We considered making an anagram with the letters of both of our last names, but nothing interesting presented itself. From there, we looked to other family names that we liked and decided that we would make a choice between my mother’s maiden name and his mother’s maiden name. We ended up going with his mother’s maiden name, mostly because when I said my full name, it just sounded right to me.
Most people embraced our decision to change our names. Many people worried that we would hate having to spell our name all the time. But the truth of the matter is, I already had to spell my name. I had to specify whether or not Clark had an “e” on the end of it. I already spell my first name for people. It’s a minor inconvenience to have a name that feels uniquely me but that also feels uniquely us for my husband and me.
The other thing that I love about making a non-traditional decision about our last names upon marriage is that it allows me to open up this feminist discussion about agency and choice with the world at large. I work with teen girls who have often never considered anything other than what society has taught them. When I explain that my husband and I have decided that we will both change our name upon marriage, to symbolize our moving forward as equal partners who are forging a life together and becoming a family, I plant a seed.
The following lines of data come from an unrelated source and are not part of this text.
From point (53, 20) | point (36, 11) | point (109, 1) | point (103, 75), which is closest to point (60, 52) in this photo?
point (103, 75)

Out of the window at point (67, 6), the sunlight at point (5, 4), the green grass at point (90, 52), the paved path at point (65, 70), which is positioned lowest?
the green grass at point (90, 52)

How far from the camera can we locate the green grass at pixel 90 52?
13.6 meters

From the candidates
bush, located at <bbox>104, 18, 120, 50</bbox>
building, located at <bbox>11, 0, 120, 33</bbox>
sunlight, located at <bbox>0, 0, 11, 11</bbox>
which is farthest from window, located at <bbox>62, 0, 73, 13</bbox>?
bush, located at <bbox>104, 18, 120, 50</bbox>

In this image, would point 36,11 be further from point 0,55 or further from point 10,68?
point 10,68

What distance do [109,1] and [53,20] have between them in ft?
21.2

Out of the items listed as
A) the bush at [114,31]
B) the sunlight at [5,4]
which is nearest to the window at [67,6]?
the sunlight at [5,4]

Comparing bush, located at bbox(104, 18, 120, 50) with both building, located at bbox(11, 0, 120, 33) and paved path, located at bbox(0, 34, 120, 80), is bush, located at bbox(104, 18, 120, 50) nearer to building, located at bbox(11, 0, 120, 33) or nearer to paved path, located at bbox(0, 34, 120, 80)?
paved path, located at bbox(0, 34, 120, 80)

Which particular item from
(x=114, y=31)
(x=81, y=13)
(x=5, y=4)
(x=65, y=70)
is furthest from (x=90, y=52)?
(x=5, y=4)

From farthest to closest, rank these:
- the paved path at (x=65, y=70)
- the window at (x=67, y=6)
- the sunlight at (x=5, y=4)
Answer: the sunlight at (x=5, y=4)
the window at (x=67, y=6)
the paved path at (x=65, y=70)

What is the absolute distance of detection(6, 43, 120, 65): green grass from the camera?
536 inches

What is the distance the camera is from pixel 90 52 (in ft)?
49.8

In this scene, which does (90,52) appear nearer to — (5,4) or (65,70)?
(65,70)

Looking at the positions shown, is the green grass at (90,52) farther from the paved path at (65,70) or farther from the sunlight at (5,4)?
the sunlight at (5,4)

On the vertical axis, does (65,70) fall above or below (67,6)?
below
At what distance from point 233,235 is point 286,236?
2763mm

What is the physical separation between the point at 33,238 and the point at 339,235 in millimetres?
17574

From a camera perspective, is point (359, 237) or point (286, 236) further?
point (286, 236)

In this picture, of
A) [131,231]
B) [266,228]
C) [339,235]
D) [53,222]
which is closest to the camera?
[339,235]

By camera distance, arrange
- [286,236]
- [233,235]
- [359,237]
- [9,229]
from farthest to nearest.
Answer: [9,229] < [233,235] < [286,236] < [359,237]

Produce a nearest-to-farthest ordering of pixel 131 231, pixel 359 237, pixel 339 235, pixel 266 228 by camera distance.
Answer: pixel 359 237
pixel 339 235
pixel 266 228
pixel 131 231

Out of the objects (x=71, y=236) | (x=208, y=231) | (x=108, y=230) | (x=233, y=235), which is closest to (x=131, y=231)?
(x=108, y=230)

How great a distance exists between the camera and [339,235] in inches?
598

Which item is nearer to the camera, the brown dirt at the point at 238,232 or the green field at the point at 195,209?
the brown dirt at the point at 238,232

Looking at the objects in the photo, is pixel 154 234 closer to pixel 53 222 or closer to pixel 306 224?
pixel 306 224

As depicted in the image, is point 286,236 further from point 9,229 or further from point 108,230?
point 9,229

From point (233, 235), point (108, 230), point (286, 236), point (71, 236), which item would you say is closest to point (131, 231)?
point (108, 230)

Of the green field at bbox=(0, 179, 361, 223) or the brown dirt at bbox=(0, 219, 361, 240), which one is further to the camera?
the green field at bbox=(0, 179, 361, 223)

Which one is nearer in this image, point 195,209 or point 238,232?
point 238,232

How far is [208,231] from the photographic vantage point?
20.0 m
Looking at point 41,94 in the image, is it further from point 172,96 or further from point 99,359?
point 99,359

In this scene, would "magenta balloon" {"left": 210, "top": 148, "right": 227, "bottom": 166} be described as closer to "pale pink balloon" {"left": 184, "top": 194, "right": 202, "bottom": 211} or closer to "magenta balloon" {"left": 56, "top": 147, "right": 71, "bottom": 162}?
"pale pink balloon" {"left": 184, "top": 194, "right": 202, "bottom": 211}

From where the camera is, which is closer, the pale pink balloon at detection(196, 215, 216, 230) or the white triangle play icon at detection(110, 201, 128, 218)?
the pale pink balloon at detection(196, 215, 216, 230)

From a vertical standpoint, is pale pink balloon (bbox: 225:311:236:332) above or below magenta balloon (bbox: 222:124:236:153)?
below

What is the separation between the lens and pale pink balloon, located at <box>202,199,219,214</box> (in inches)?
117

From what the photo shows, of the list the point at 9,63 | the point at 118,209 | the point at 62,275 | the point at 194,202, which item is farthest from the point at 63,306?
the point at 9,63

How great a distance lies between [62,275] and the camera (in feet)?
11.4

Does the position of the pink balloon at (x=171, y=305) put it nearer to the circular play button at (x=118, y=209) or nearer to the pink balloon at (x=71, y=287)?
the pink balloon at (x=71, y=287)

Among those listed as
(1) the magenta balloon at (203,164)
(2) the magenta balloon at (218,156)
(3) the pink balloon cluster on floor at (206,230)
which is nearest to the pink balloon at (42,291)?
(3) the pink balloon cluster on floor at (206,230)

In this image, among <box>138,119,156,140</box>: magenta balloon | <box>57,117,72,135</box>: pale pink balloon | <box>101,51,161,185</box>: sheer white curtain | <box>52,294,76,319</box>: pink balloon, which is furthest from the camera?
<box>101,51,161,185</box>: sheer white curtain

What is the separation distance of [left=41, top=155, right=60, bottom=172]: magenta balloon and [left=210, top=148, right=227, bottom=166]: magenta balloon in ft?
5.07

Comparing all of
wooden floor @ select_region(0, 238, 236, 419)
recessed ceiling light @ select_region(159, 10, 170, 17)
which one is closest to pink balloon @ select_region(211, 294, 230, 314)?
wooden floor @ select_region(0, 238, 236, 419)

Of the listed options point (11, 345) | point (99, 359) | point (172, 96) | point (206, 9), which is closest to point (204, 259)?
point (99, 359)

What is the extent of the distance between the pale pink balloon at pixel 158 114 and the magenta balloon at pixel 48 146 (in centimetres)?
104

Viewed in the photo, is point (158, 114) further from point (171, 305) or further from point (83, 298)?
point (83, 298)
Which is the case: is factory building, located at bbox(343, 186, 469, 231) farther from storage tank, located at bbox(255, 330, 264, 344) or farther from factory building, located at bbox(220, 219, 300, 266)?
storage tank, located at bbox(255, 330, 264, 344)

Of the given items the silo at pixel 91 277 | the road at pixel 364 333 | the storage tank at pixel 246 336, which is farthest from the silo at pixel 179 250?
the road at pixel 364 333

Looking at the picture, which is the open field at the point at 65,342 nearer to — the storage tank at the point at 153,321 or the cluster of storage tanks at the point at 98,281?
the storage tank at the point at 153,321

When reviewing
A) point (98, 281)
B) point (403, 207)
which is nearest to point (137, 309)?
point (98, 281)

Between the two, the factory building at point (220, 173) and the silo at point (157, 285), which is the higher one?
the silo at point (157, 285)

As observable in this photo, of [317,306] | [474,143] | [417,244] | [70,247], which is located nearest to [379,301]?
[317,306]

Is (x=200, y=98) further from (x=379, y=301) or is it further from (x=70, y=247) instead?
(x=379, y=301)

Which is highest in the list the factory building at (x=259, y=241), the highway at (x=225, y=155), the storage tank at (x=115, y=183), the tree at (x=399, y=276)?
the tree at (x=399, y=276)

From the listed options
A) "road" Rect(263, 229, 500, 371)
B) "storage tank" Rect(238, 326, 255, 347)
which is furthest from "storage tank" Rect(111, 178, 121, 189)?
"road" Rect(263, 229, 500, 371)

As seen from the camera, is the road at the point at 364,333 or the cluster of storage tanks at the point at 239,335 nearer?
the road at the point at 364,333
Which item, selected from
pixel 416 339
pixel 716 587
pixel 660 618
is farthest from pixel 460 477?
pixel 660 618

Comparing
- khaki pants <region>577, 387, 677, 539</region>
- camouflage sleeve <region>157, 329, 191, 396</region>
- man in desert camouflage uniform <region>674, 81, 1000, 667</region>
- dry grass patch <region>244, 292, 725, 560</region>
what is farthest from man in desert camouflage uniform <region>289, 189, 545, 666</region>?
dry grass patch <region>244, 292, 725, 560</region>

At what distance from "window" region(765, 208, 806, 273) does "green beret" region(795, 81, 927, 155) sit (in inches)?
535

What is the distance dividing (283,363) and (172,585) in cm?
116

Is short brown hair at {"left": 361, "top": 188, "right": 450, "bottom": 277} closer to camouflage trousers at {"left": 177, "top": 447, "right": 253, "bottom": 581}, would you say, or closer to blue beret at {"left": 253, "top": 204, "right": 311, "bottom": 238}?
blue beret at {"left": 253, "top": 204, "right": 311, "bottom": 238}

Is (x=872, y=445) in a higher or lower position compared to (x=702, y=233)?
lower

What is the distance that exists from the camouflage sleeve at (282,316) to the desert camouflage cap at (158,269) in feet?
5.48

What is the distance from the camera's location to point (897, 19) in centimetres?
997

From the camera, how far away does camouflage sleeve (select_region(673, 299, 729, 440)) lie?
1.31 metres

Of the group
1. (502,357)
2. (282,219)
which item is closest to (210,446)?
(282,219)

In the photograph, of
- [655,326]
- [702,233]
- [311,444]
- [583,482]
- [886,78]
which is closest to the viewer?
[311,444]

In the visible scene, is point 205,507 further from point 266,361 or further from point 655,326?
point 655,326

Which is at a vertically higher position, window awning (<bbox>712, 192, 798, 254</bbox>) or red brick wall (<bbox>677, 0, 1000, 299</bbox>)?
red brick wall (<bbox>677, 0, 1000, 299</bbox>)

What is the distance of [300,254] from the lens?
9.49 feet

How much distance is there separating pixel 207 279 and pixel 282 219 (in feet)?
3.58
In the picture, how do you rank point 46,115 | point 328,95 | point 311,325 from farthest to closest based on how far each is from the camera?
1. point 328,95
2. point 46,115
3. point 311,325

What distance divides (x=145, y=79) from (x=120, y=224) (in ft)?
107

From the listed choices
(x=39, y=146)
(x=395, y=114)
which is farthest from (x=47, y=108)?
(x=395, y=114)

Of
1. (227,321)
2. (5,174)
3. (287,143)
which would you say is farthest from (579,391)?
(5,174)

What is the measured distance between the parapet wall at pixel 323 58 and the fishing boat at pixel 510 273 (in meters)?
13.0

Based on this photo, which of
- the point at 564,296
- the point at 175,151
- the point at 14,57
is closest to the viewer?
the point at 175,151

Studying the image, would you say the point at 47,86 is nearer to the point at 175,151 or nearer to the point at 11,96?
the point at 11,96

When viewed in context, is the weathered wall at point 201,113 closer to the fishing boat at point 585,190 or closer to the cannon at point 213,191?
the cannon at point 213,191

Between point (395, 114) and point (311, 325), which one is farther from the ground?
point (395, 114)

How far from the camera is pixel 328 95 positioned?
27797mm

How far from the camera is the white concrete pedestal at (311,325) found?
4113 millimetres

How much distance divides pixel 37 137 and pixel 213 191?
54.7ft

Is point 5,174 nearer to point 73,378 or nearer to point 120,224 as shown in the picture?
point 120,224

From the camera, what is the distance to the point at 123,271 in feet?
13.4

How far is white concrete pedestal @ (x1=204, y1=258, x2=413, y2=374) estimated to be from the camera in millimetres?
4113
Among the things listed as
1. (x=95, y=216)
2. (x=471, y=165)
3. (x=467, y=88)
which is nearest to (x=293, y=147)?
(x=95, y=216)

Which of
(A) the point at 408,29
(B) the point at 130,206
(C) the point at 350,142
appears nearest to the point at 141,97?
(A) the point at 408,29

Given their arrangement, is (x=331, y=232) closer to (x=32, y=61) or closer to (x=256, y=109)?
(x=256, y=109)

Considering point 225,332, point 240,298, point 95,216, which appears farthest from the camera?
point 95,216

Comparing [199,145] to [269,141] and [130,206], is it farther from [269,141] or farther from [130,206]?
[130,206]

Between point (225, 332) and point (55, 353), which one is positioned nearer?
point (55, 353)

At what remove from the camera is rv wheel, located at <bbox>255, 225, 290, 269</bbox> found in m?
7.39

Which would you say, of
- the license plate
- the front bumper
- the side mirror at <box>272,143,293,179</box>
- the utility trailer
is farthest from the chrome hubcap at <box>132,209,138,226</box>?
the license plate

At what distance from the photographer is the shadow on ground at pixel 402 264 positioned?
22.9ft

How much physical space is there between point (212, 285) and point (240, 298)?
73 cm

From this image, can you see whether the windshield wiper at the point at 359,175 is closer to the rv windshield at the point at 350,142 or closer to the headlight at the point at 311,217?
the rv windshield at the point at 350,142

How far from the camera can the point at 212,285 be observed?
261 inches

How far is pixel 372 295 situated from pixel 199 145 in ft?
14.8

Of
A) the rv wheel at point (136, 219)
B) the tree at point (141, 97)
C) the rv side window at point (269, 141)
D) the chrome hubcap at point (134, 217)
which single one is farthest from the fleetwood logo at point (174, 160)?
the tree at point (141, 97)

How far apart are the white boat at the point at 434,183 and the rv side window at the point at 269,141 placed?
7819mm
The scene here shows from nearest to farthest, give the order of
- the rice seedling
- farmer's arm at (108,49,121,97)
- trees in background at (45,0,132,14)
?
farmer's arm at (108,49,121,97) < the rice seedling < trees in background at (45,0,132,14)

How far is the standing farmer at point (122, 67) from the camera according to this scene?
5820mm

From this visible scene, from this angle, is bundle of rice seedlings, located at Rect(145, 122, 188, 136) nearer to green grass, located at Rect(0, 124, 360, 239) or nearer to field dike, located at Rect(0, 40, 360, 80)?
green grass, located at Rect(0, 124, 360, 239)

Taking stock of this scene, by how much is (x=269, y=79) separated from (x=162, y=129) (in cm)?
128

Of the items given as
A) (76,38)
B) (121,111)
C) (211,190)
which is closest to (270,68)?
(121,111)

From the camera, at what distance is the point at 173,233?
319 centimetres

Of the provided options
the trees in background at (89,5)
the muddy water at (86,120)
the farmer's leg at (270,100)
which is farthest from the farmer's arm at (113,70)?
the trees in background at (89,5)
In being true to myself and my feminist values in this area of my life, it allows me to subtly spread my feminist ideas just by living my life the way I think it should be lived.
We’re lucky that in our state, Massachusetts, it’s easy for both of us to change our names. We are one of the states that allows same-sex marriage and therefore one of the fewer-than-there-should-be states that allows men to change their name upon marriage. A man in Florida has been accused of fraud and had his license suspended for taking his wife’s last name after marriage. Something as simple as this is a good example of why we need feminism. Feminism isn’t about man hating or boner killing or being angry. To me, feminism means that the personal is political and feminism is ultimately about choice. It’s about giving all people choices in their lives to do what they feel is right for them. This couple decided that the husband would take the wife’s last name to honor her heritage, and that was the choice that worked for them. Unfortunately for them, the state is trying to dictate what kinds of choices they can and can’t make for their family. This kind of thing happens everyday, all over the country, in both more and less obvious ways. Anyone who says that feminism isn’t necessary any longer should re-evaluate that position.
All that we, as feminists, want to do is give people choices in their lives. The choice for a man to take a woman’s last name. The choice for a woman to stay home with her children or to go back to work. The choice to have a child or to not have a child. The choice to terminate an unwanted or unsafe pregnancy. The choice to say “no” to sex when you don’t want it. The choice to live as a different gender than the one you were assigned by society. The choice to marry the person that you love, regardless of their sex. At its core, feminism is about choice. Not just for women, but for everyone.
And so these three things that seem unrelated on the surface– marriage, feminism, a name– actually have a lot to do with one another. My name is representative of so many things about me– my personality, my uniqueness, my commitment to my partner, and my feminist ideals. A rose by any other name just wouldn’t be me.